### DOCUMENT TEXT
Program Experience

The Adult Epilepsy program at Wayne State University and Detroit Medical Center is housed at the Detroit Medical Center midtown location.  It is a part of a NAEC Level IV epilepsy center. 

During fellowship training, the fellows experience:
 
  • Weekly outpatient epilepsy continuity clinic

  • Outpatient specialized epilepsy experience including

    • Epilepsy in Older Adults clinic

    • Pregnancy & Epilepsy clinic

    • RNS clinic

  • Pediatric epilepsy rotation (1 month) at our partner hospital Children's Hospital of Michigan

  • Clinical research opportunities and protected research elective time

  • In-house Neuropsychological testing training during elective time

The outpatient clinics, EEG reading room, fellow offices and Holden Neurodiagnostics lab are located in the University Health Center (UHC) building within the midtown medical center complex.

The inpatient experience includes rotation on the six-bed state-of-the-art adult epilepsy monitoring unit (EMU) located at Harper hospital within the same campus, large volume of long-term EEG monitoring in neuro-intensive care units and busy surgical program for epilepsy and brain tumor. The hospitals provide neurological care for a large number of patients from the Detroit metropolitan area and beyond.

### YOUR TASKS
1. Using the epilepsy fellowship description, answer the following:
(a) How long is the pediatric epilepsy rotation, and at which hospital does it take place?
(b) In which building are the outpatient clinics and the EEG reading room located?
(c) How many beds does the adult epilepsy monitoring unit have, and at which hospital is it located?
2. For each statement, decide whether it agrees with the epilepsy fellowship description. Answer yes or no and quote the words from the description that decide it.
(a) The program is part of a NAEC Level IV epilepsy center.
(b) Fellows receive neuropsychological testing training at an outside institution.
(c) The epilepsy monitoring unit is on a different campus from the University Health Center building.
3. Write the next paragraph of the epilepsy fellowship description, following on from its final sentence.

[Saved entries]
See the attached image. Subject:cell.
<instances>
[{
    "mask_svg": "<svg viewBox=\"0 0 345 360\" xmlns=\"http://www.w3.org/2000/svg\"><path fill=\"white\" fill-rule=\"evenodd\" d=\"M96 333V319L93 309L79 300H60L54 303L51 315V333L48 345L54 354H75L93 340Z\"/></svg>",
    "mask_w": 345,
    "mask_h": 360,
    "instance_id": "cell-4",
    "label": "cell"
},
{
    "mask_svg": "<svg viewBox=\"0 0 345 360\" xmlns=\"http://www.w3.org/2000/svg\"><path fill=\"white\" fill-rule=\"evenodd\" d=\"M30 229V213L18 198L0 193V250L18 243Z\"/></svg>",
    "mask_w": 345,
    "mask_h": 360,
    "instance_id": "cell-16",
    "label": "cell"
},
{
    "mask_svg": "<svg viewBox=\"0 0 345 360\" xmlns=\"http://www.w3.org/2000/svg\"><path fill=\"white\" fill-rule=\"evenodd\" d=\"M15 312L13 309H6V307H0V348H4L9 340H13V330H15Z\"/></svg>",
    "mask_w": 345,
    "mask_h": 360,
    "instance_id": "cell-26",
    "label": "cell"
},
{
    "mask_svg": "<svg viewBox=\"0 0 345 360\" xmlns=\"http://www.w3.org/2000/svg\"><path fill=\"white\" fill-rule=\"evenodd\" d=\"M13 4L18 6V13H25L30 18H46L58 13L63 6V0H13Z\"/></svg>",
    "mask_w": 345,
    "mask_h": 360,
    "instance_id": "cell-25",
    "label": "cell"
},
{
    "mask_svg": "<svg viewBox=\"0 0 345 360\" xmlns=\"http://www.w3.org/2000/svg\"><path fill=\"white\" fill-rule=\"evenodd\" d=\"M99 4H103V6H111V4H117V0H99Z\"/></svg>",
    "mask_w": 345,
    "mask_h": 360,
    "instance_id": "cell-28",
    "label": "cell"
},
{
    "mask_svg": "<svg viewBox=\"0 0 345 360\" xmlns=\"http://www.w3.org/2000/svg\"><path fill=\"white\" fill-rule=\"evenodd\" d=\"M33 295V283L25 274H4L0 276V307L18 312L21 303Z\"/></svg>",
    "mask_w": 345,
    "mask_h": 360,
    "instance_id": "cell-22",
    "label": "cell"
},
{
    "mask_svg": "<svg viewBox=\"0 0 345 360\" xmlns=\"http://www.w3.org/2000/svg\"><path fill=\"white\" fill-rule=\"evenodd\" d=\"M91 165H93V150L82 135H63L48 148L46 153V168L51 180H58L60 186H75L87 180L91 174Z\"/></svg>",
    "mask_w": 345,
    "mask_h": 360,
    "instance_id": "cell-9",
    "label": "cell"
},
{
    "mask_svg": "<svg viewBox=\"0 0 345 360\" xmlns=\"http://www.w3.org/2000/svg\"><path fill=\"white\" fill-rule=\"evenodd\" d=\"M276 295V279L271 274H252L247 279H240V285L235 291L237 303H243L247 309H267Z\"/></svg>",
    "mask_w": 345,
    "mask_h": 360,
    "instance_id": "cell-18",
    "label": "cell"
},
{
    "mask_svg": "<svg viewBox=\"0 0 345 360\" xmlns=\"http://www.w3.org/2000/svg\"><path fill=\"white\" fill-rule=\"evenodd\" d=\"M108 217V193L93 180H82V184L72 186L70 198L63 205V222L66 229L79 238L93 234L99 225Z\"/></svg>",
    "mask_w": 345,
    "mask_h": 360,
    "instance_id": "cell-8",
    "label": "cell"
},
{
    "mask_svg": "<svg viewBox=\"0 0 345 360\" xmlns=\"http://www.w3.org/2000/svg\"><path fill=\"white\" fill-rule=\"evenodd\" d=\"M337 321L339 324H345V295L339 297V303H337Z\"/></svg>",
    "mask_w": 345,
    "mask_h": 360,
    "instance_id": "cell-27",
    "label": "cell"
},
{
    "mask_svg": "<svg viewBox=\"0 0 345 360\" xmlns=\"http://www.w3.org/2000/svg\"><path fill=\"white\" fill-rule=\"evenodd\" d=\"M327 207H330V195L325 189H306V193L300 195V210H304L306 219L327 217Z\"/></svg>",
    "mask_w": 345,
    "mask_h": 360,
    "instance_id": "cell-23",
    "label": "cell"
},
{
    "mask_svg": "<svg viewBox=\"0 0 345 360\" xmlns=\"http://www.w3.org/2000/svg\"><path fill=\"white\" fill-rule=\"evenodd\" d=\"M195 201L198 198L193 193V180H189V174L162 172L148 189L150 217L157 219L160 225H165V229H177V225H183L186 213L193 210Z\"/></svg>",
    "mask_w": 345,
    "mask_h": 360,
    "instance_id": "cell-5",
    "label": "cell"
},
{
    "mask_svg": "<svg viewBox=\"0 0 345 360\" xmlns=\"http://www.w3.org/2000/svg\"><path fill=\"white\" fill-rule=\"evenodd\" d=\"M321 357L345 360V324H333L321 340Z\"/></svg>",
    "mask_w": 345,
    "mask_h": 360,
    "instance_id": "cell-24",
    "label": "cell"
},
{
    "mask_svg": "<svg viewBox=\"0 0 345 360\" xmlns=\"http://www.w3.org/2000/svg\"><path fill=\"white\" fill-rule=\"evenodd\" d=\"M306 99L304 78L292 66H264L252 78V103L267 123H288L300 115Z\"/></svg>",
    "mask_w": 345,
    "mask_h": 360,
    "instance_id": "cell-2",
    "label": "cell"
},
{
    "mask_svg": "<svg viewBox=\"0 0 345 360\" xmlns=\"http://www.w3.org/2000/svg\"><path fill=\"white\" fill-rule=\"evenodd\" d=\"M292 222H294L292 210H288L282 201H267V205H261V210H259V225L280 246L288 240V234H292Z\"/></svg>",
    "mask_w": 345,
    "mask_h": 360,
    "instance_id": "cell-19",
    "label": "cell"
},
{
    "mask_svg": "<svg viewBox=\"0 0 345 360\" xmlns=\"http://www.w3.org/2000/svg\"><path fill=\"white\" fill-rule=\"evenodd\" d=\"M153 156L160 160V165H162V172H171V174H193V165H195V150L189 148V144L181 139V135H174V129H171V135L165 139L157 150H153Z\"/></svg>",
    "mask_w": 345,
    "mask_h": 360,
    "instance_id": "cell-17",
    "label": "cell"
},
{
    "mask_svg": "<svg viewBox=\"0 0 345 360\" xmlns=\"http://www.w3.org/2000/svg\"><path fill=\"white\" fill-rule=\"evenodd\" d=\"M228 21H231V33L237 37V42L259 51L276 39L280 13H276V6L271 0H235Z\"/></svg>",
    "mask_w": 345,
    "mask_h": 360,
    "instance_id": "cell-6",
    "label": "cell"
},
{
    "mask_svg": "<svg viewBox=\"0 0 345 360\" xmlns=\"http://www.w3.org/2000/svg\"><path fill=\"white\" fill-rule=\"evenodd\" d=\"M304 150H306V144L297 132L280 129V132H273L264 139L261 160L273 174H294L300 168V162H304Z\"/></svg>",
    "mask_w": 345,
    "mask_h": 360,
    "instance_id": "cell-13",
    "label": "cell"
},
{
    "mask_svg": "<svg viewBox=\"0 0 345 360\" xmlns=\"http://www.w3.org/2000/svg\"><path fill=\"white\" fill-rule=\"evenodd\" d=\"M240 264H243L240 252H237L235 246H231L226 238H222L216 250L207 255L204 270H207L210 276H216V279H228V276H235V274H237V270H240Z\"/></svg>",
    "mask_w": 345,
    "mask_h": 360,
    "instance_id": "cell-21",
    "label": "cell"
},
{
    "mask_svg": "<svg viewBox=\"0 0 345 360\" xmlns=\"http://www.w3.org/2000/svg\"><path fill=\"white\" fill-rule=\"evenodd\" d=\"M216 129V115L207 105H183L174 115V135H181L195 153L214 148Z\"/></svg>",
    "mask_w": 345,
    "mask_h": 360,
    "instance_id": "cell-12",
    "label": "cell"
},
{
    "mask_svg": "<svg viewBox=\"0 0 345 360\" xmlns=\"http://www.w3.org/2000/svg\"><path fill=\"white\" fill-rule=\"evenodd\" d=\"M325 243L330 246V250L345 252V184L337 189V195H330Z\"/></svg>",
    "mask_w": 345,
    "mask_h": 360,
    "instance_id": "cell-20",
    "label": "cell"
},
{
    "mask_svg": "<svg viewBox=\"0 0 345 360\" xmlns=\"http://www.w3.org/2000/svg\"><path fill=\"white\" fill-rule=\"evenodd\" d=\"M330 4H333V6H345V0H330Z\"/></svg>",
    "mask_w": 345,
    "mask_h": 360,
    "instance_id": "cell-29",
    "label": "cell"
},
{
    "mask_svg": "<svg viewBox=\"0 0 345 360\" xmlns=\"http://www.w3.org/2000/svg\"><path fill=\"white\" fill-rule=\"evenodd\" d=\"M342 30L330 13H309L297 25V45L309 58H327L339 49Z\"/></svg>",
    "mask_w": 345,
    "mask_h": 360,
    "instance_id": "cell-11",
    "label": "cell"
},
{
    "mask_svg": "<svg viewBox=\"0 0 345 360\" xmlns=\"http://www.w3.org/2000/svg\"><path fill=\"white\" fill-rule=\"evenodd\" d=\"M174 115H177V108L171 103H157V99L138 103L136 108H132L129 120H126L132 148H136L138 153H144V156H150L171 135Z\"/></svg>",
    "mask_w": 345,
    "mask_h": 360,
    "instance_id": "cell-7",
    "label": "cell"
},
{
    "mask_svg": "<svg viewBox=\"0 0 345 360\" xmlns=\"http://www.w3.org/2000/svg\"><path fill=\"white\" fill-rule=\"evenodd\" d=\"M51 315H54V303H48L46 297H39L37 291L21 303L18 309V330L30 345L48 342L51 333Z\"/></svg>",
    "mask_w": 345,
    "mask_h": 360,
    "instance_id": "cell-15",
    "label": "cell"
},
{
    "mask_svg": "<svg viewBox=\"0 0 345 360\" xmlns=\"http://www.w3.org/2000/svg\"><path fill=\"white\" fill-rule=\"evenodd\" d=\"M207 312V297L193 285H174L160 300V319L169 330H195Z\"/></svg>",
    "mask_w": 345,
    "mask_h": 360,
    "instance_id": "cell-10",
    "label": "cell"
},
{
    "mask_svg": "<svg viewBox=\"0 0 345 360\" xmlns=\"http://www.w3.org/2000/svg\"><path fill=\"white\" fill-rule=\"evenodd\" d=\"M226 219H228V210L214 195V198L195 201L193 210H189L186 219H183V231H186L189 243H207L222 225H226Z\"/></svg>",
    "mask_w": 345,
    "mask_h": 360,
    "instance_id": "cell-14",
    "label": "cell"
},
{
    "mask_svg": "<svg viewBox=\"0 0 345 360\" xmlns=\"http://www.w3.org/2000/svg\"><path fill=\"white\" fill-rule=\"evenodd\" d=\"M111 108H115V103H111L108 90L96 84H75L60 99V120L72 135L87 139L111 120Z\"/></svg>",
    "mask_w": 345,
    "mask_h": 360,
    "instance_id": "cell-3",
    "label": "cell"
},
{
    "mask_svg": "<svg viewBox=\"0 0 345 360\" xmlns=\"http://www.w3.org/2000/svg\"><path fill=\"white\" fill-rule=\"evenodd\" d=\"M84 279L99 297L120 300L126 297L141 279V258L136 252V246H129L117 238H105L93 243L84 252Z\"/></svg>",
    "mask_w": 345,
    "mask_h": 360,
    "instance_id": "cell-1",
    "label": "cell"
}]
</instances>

### YOUR WRITTEN ANSWERS
1.
(a) One month, at Children's Hospital of Michigan.
(b) The University Health Center (UHC) building.
(c) Six beds, at Harper hospital.

2.
(a) Yes: "It is a part of a NAEC Level IV epilepsy center."
(b) No: "In-house Neuropsychological testing training during elective time"
(c) No: "located at Harper hospital within the same campus"

3.
The Adult Epilepsy program works collaboratively with the Pediatric Epilepsy program located in the Children's Hospital of Michigan. The fellows participate and engage in lively discussions and case presentations during our weekly joint adult and pediatric Epilepsy Case Management conference.

The fellows also have the opportunity to teach the neurology residents and medical students.

Daily & Weekly Experience

Fellows rotate between being on EEG service and EMU service every other week. EEG rounds are supervised by one of our five epilepsy specialists and begin around 9-10 AM and last for 2-3 hours. This includes reviewing all routine and long term EEGs, evoked potentials and physical patient rounds on EMU. Afternoons provide flexibility and are spent catching up on self-education, report-writing, research and epilepsy clinic.

When on EEG service, the fellow is the primary contact person for EEG tech and clinical teams. Fellow is responsible for providing rapid review of stat EEGs and other urgent EEG scenarios and communicating to clinical teams. The fellow is expected to provide long-term EEG reads three times a day. The fellow is not on call during the EEG service week between 11 PM and 7 AM. The attending on service is responsible for handling all urgent issues during that time.

Neurology residents on EEG rotation provide support by reading and reporting EEGs and are expected to be provided education and guidance by the fellow (and the attending).

On the EMU service week, the fellow will be reviewing EMU EEGs and creating daily reports. The fellow is not responsible for any urgent EEG reads and no responsibilities after 5 PM. The EMU admissions, daily progress notes and discharge summaries and performed by Neurology residents. EMU service is typically from Monday to Friday and the EMU closes during the weekend except when an intracranial EEG case is ongoing.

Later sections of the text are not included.